Given task. Reproduce every entry exactly, without alteration.

Material for this exercise.
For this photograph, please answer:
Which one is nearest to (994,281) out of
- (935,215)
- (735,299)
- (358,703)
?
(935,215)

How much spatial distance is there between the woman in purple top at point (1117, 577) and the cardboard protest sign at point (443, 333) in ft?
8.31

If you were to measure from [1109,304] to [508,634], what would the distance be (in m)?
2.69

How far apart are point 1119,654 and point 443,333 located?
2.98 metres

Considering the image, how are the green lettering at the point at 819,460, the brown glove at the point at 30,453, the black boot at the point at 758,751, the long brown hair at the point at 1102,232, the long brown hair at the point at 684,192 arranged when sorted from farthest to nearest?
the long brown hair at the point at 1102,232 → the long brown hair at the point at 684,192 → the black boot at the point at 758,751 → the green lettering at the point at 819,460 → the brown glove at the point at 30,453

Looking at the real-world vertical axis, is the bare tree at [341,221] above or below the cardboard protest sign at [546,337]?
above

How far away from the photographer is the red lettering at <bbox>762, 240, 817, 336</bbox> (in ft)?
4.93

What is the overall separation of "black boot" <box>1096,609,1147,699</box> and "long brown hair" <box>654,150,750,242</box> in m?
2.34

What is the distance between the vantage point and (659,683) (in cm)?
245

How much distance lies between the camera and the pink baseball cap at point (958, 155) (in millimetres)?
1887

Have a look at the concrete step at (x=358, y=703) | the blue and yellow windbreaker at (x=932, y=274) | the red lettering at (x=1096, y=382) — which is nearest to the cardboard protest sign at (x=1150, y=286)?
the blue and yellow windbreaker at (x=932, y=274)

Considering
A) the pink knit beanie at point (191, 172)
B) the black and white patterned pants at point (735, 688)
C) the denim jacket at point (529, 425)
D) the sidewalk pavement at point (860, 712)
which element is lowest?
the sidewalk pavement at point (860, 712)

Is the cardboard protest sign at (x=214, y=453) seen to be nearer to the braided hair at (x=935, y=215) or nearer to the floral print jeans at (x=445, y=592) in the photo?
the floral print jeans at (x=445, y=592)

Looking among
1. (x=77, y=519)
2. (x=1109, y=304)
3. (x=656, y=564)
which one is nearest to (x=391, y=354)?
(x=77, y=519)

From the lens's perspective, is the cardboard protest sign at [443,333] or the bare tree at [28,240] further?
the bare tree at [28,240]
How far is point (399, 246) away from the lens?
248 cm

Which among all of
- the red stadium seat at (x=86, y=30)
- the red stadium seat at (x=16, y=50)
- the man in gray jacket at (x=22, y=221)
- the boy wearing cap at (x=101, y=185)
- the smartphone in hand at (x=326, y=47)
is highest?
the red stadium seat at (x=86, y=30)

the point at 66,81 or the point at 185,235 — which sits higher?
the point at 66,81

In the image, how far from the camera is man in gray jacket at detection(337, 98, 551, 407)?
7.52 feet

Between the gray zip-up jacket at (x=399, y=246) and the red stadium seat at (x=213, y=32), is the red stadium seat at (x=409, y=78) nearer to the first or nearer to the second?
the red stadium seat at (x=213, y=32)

Completed exercise.
For this photograph, please answer:
Which one is nearest to (994,281) out of
- (935,215)
- (735,299)
- (358,703)
?
(935,215)

How much spatial distance is there between the woman in purple top at point (1117, 577) and the cardboard protest sign at point (443, 333) in ft?
8.31

If you were to measure from [1109,304] to [508,634], what would the distance be (in m)?
2.69

How far apart are point 1119,654 and point 443,333 located?
2.98 metres

Considering the image, how are the green lettering at the point at 819,460, the brown glove at the point at 30,453, the black boot at the point at 758,751, the long brown hair at the point at 1102,232, the long brown hair at the point at 684,192 arranged when sorted from farthest to nearest?
the long brown hair at the point at 1102,232 → the long brown hair at the point at 684,192 → the black boot at the point at 758,751 → the green lettering at the point at 819,460 → the brown glove at the point at 30,453

Looking at the real-world vertical axis, is the bare tree at [341,221] above or below the cardboard protest sign at [546,337]?
above

How far away from the photographer is the red lettering at <bbox>762, 240, 817, 336</bbox> (in ft)?
4.93

What is the overall separation of "black boot" <box>1096,609,1147,699</box> and "long brown hair" <box>654,150,750,242</box> in m?
2.34

What is the distance between the vantage point and (659,683) (in cm)?
245

How much distance lies between the camera and the pink baseball cap at point (958, 155) (in millimetres)?
1887

Have a look at the concrete step at (x=358, y=703) | the blue and yellow windbreaker at (x=932, y=274) | the red lettering at (x=1096, y=382) — which is nearest to the cardboard protest sign at (x=1150, y=286)?
the blue and yellow windbreaker at (x=932, y=274)

Considering
A) the pink knit beanie at point (191, 172)
B) the black and white patterned pants at point (735, 688)
C) the denim jacket at point (529, 425)
D) the sidewalk pavement at point (860, 712)
which element is lowest?
the sidewalk pavement at point (860, 712)

Is the cardboard protest sign at (x=214, y=453) seen to be nearer to the braided hair at (x=935, y=215) or nearer to the floral print jeans at (x=445, y=592) in the photo?
the floral print jeans at (x=445, y=592)

Looking among
1. (x=77, y=519)
2. (x=1109, y=304)
3. (x=656, y=564)
which one is nearest to (x=391, y=354)?
(x=77, y=519)

From the lens's perspective, is the cardboard protest sign at [443,333] or the bare tree at [28,240] further?
the bare tree at [28,240]
How far is point (399, 246) away from the lens?
248 cm

Which among all of
- the red stadium seat at (x=86, y=30)
- the red stadium seat at (x=16, y=50)
- the man in gray jacket at (x=22, y=221)
- the boy wearing cap at (x=101, y=185)
- the smartphone in hand at (x=326, y=47)
is highest?
the red stadium seat at (x=86, y=30)

the point at 66,81 or the point at 185,235 — which sits higher?
the point at 66,81

In the image, how far from the camera is man in gray jacket at detection(337, 98, 551, 407)?
7.52 feet

Between the gray zip-up jacket at (x=399, y=246) and the red stadium seat at (x=213, y=32), is the red stadium seat at (x=409, y=78) nearer to the first or nearer to the second?
the red stadium seat at (x=213, y=32)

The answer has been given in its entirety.